Once you have some lambdas working away for you, it becomes necessary to monitor them. By default the lambdas will log any standard out to Cloudwatch, which is nice if you need to go back and see what caused an issue, but doesn't help alert you when an issue occurs. There are many ways to solve this issue, including many that would leverage AWS services but I already had a lifetime Pushover account, so decided to use it for instant push notifications on any unhandled lambda error.

def send_pushover(message, title, sound='pushover'):
    """
    Send a pushover message
    :param message: string; the message to send
    :param title: string; the title of the message
    :param sound: string; one of the keys of {'pushover': 'Pushover (default)', 'bike': 'Bike', 'bugle': 'Bugle',
                          'cashregister': 'Cash Register', 'classical': 'Classical', 'cosmic': 'Cosmic',
                          'falling': 'Falling', 'gamelan': 'Gamelan', 'incoming': 'Incoming',
                          'intermission': 'Intermission', 'magic': 'Magic', 'mechanical': 'Mechanical',
                          'pianobar': 'Piano Bar', 'siren': 'Siren', 'spacealarm': 'Space Alarm', 'tugboat': 'Tug Boat',
                          'alien': 'Alien Alarm (long)', 'climb': 'Climb (long)', 'persistent': 'Persistent (long)',
                          'echo': 'Pushover Echo (long)', 'updown': 'Up Down (long)', 'none': 'None (silent)'}
    :return: None
    """
    from pushover import init as pushover_init # install with `pip3 install python-pushover`
    from pushover import Client
    # Send Pushover notification via the API (this is the hamiltix key)
    pushover_init('XXXXXXXXXXXXXXXXXXXXXXXXXXXXX')
    client = Client('XXXXXXXXXXXXXXXXXXXXXXXXXXXXX')
    client.send_message(message, title=title, sound=sound)

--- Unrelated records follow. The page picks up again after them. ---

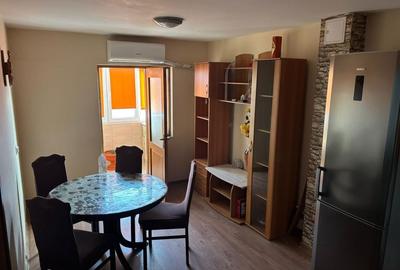 Apartament cu 2 camere decomandat în Central - 2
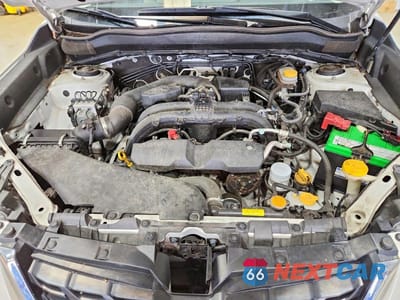 Zdjęcie 11 z 11 samochodu: 2018 SUBARU FORESTER 2.5I VIN:JF2SJAAC3JH501585 - miniatura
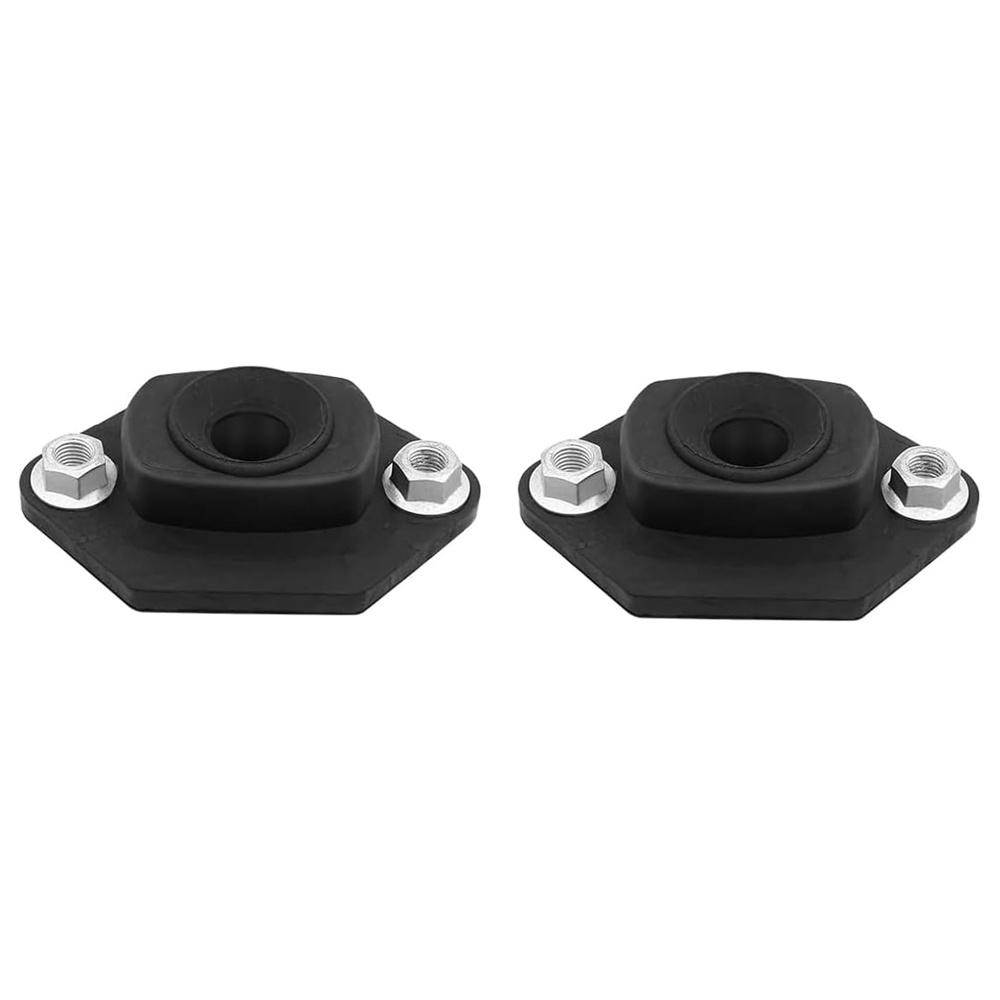 2Pcs For Bmw 1 3 Series E90 2006-2015 Rear Lower Control Arm Rubber Shock Mount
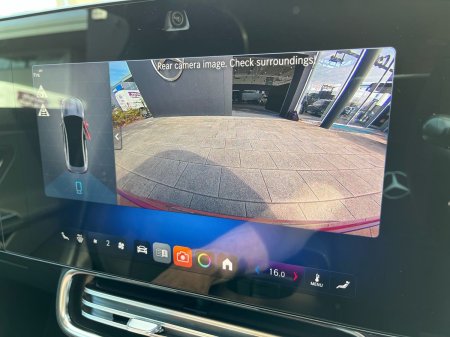 2026 Mercedes-Benz CLA - photo 22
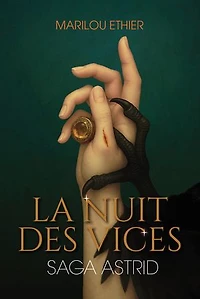 Saga Astrid : La nuit des vices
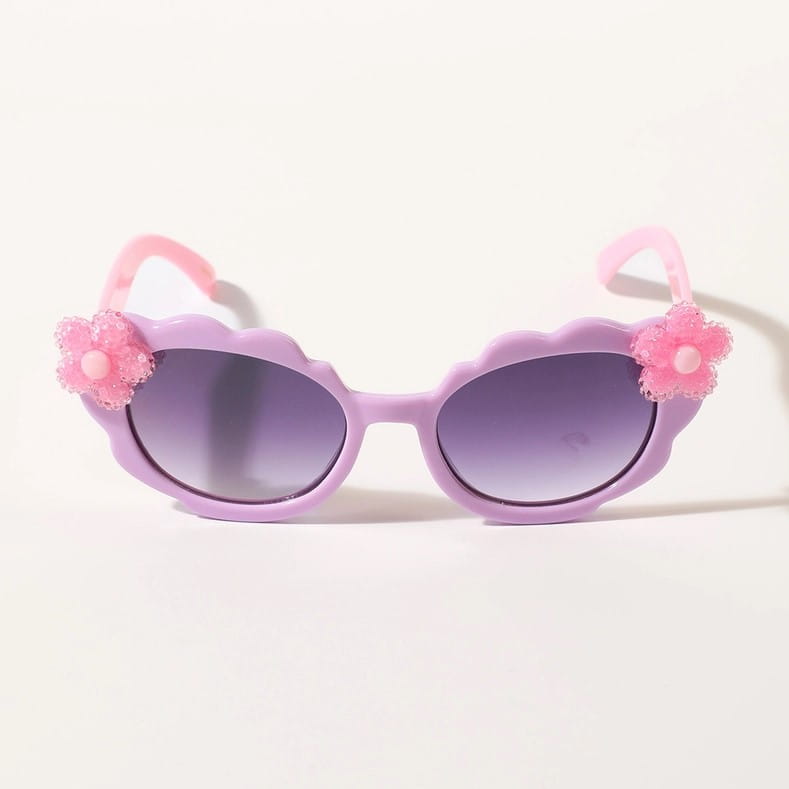 Kids Fashion Sunglasses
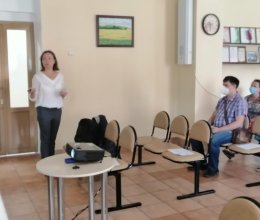 Паллиативная помощь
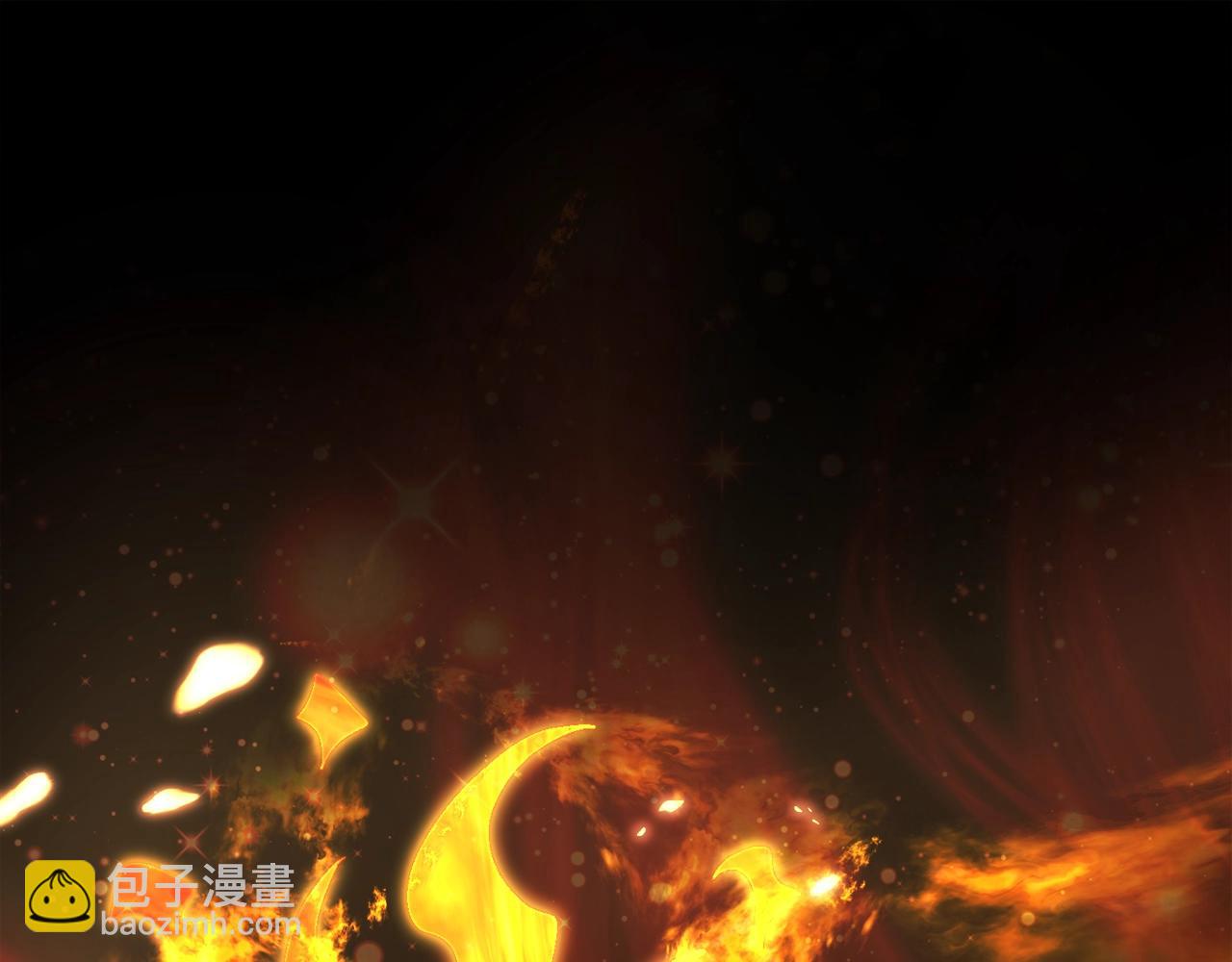 第152话 炎之诅咒(1/5)-第153话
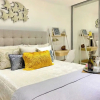 Отель Beachside Adventure Suites, фото 3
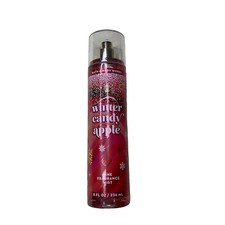 Winter Candy Apple 8 Fl oz Fragrance Mist Bath  Body Works Brand New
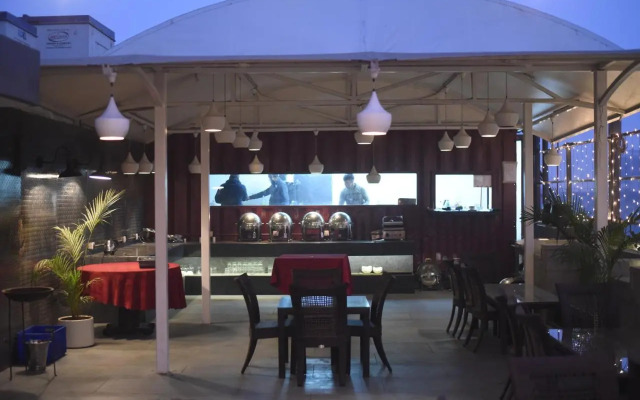 Hotel Picasso Naraina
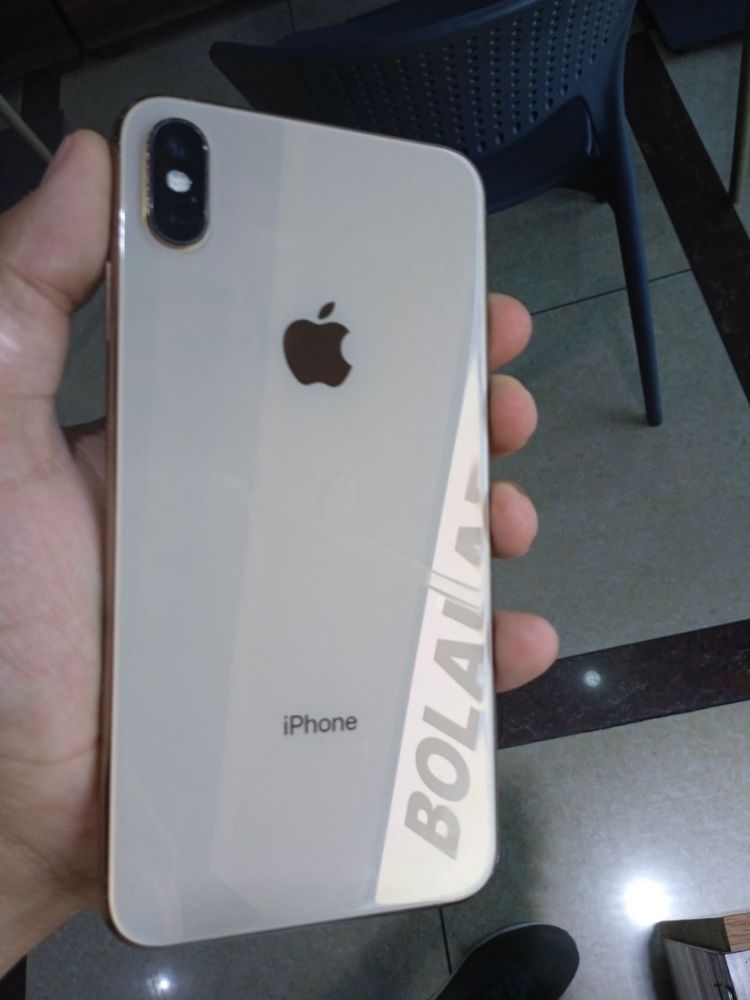 Iphone xs max sotiladi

def lambda_handler(event, context):
    try:
        return main(event, context)
    except Exception as e:
        print('[FATAL] Caught exception: {}'.format(e))
        import traceback
        error_trace = traceback.format_exc()
        print(error_trace)
        error_title = 'Error in [LambdaFunctionName]'
        send_pushover(error_trace, error_title, sound='falling')
        raise(e)  # Make sure the lambda function returns a 500

Getting a push alert any time there is an error helps us respond to issues as soon as they come up. The same send_pushover() is used to alert on other things as well, like any time a ticket is purchaced (with the cash register sound naturally).

Cost

So how much does it cost to run hamiltix.net? Right now we are still in the 12 month AWS "free-tier" and monthly cost is stable at around $0.60, of which $0.50 is Route53 (one hosted zone) and the rest is S3 and taxes. After the "free-tier" expires our S3 costs will increase slightly, API Gateway will be $0.09 per GB of data transferred out, and Cloudfront will be $0.085 for the first 10TB a month but Lambda, DynamoDB, and Cloudwatch will remain free (unless we get really popular!), and costs should remain under $1. Reddit has correced my error, and API Gateway has a base fee of $3.50 for the first 1 million requests. After the free-tier expires costs should remain under $5. If we wanted to bring this down even more, moving the domain to Google Domains (or similar) would reduce our current costs by 80%!